Things may have improved but an agro-climate map on the Ag Canada Drought Watch website, neatly tells the climate story in Western Canada for 2017 and 2018.
The map shows the percent of average precipitation for 730 days, from Oct. 31, 2016, until Halloween of 2018. Yellow dominates the map because most of Saskatchewan, the majority of Manitoba’s agricultural land and about half of Alberta is yellow, indicating 60 to 85 percent of normal moisture.
Across the Prairies, there are several regions where the multi-year drought has been particularly severe.

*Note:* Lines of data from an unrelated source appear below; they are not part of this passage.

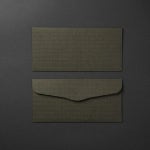 두성 두성 --1000 두성 에이셔너리 고급 봉투 140g 175x97mm 1팩 1매입 - AC02 카드 봉투 감사 봉투 축하 봉투 951001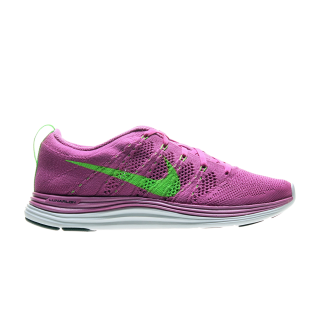 Wmns Flyknit Lunar 1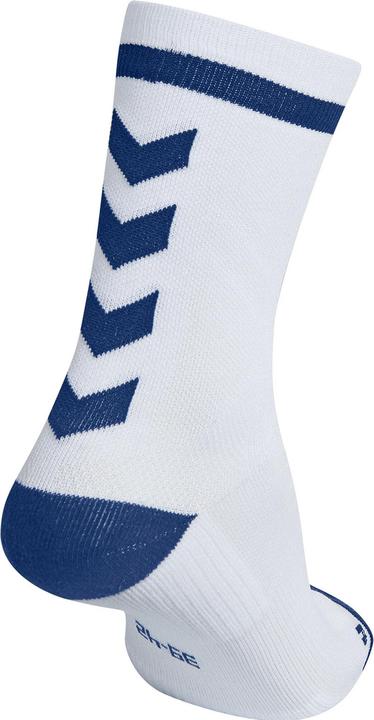 Produktbild hummel Elite Indoor Sock Low (31 - 34)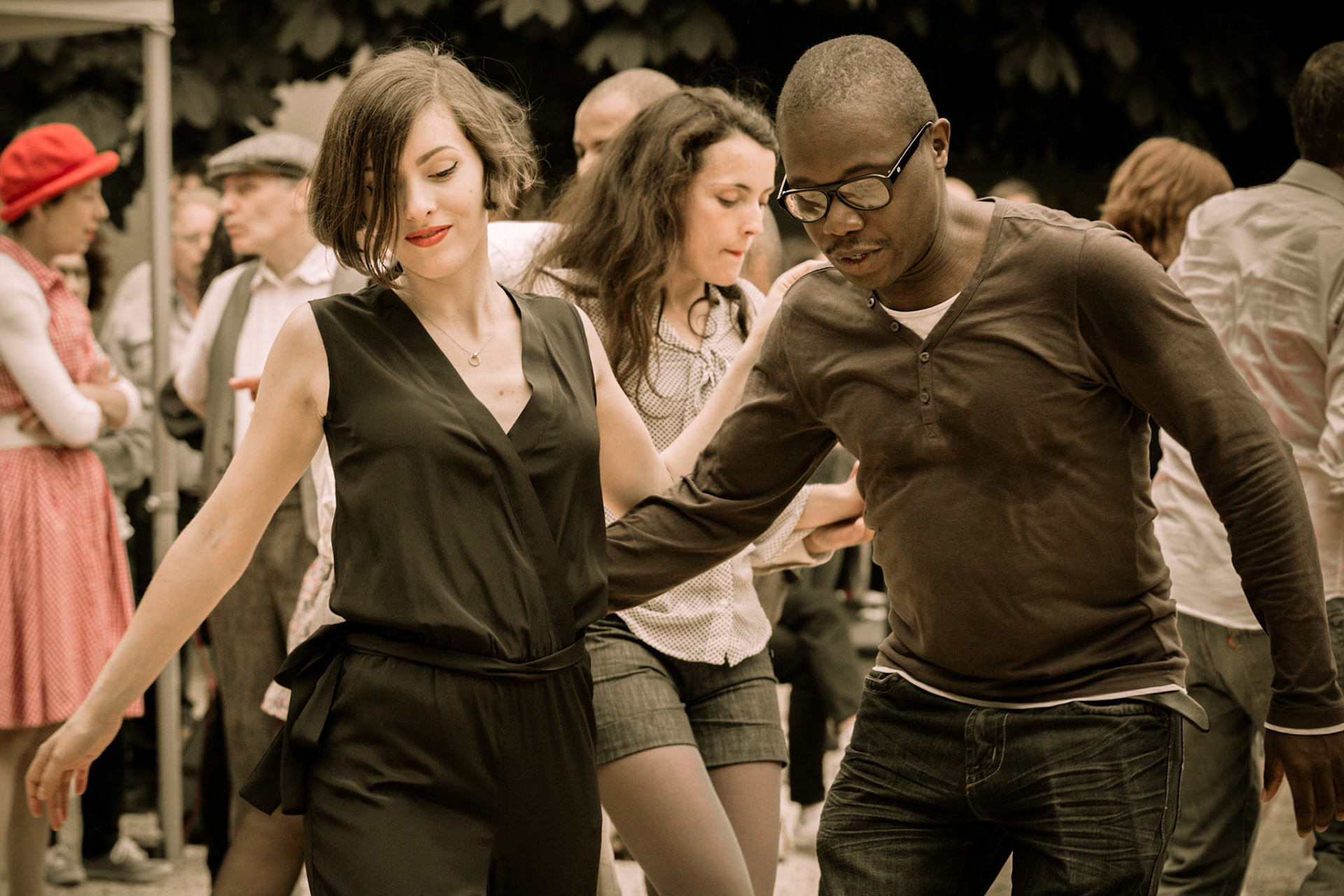 Centre Culturel Irlandais - 31 mai 2015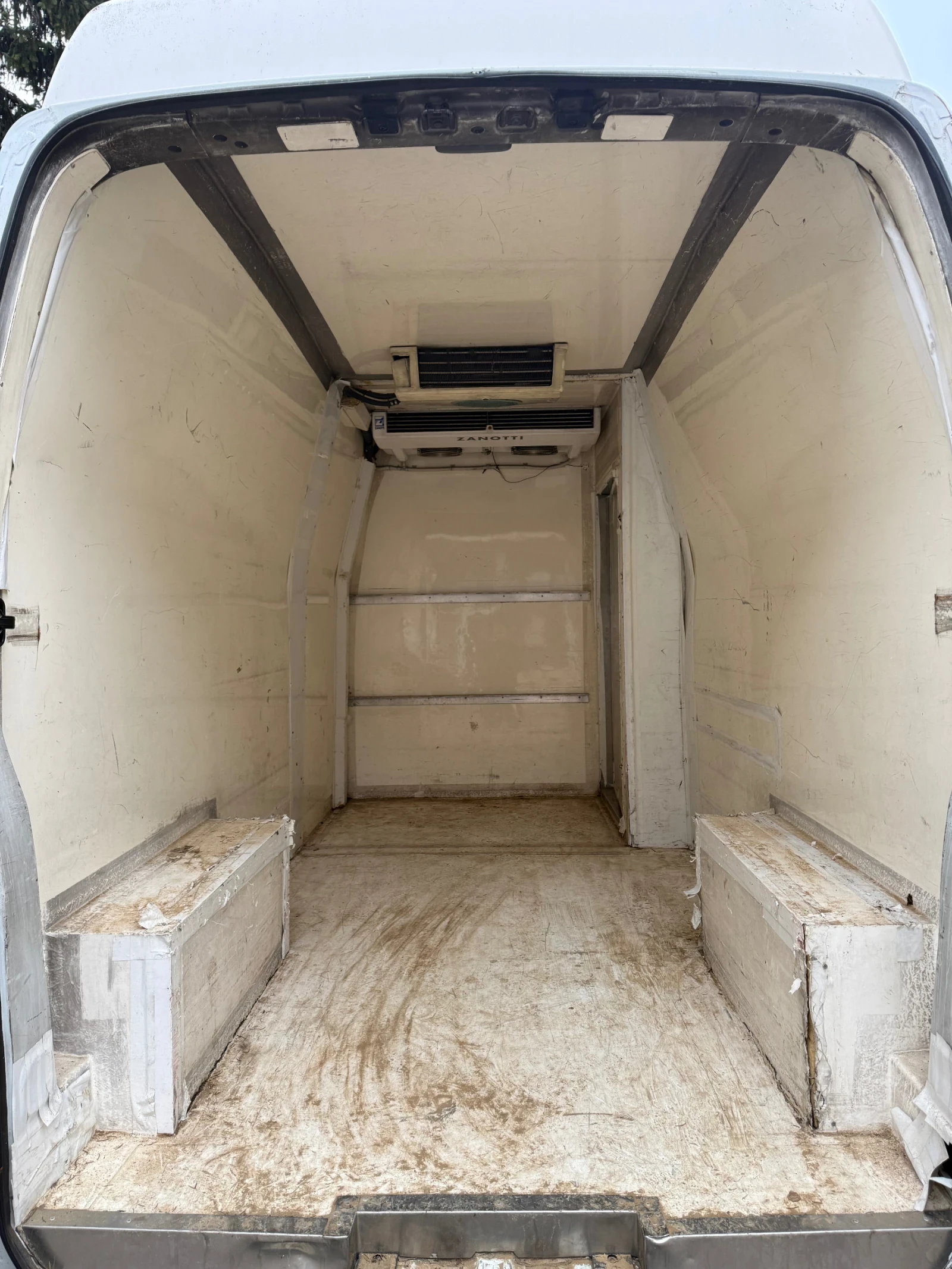 Renault Master  - изображение 6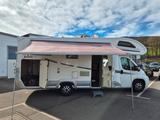 Elnagh Duke 53 Alkoven 3.85t - Wohnmobil oder -wagen 3 5t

“The Interlake in Manitoba is quite a longstanding dry area,” Cherneski said. “There’s a fair corridor of drought from south of Edmonton into southeastern Alberta, and portions of southern Saskatchewan, including the area around Regina.”
In any drought, much of the focus is on cropland and crop yields but pastures, forage land and dugouts are also in rough shape.
In Manitoba, for example, forage land produced poor to fair hay crops in much of the province and pastures stopped growing in the summer because of a lack of rain in July and August.
“Some pastures have been overgrazed and will put producers in a tough position in the spring,” Manitoba Agriculture said in its final crop report of 2018, describing conditions in southwestern Manitoba.
“Dugouts and other natural water sources are still low and will require normal snowfall and runoff to replenish the resource.”